Quoted passage >>
William H. Frey II keeps photos of his meals on his phone: the salmon and peas he ate for lunch; the pile of spinach and potatoes. They are his medicine.
Although he's at the center of a potentially game-changing discovery in the treatment of Alzheimer's disease, Frey, 68, is treating himself preventively with a healthy Mediterranean diet and lots of exercise. He knows what's at stake; he has lost at least a dozen family members to related brain disorders.
When he started Alzheimer's research in 1977 at what is now Regions Hospital in St. Paul, no one in his family had dementia. But then his grandparents got sick. And his aunts and uncles. And his father. His work became personal.
For nearly four decades, the Atlanta native has devoted his career to solving a fundamental puzzle of dementia: how to undo the damage it wreaks on memory.
By amassing one of the largest collections of brains for dementia research in the country, he positioned the HealthPartners Center for Memory and Aging, of which Frey is senior research director, to become pivotal in the effort to ease Alzheimer's symptoms and to understand a frightening disease that is rapidly on the rise.
Now, 27 years after Frey made a groundbreaking discovery, a new treatment is undergoing a clinical trial in St. Paul that could help not just Alzheimer's, but Parkinson's, stroke, traumatic brain injury and, potentially, countless other issues, from mood swings to cravings.
It works by spraying a mist of drugs through the nose directly into the brain, bypassing the blood-brain barrier that essentially keeps whatever is in the bloodstream away from the central nervous system.
Frey and his colleagues are running the largest and longest study of its kind on the treatment, with 90 patients using it over six months. A larger, federally funded study also is in the works.

Requirement >> Using the article on Frey's Alzheimer's research, explain in one to three sentences how the nasal mist treatment gets drugs into the brain. The material after this point plays no part here.

Listed records >>
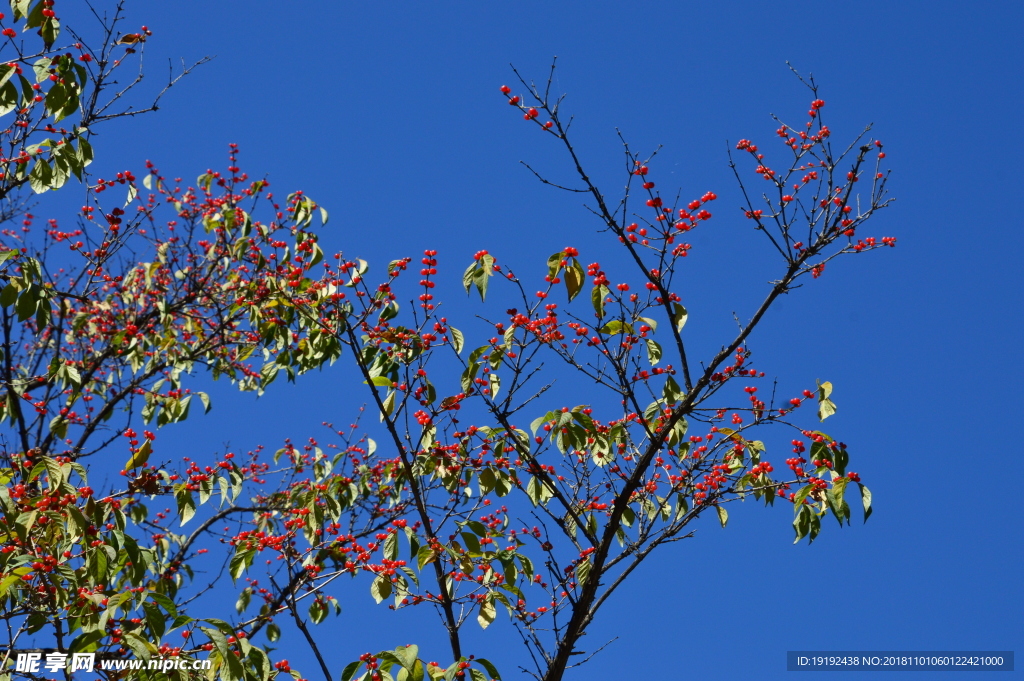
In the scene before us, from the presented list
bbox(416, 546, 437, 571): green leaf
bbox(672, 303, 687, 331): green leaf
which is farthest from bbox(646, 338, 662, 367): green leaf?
bbox(416, 546, 437, 571): green leaf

Answer >> The drugs are sprayed as a mist through the nose directly into the brain. This route bypasses the blood-brain barrier, which essentially keeps whatever is in the bloodstream away from the central nervous system.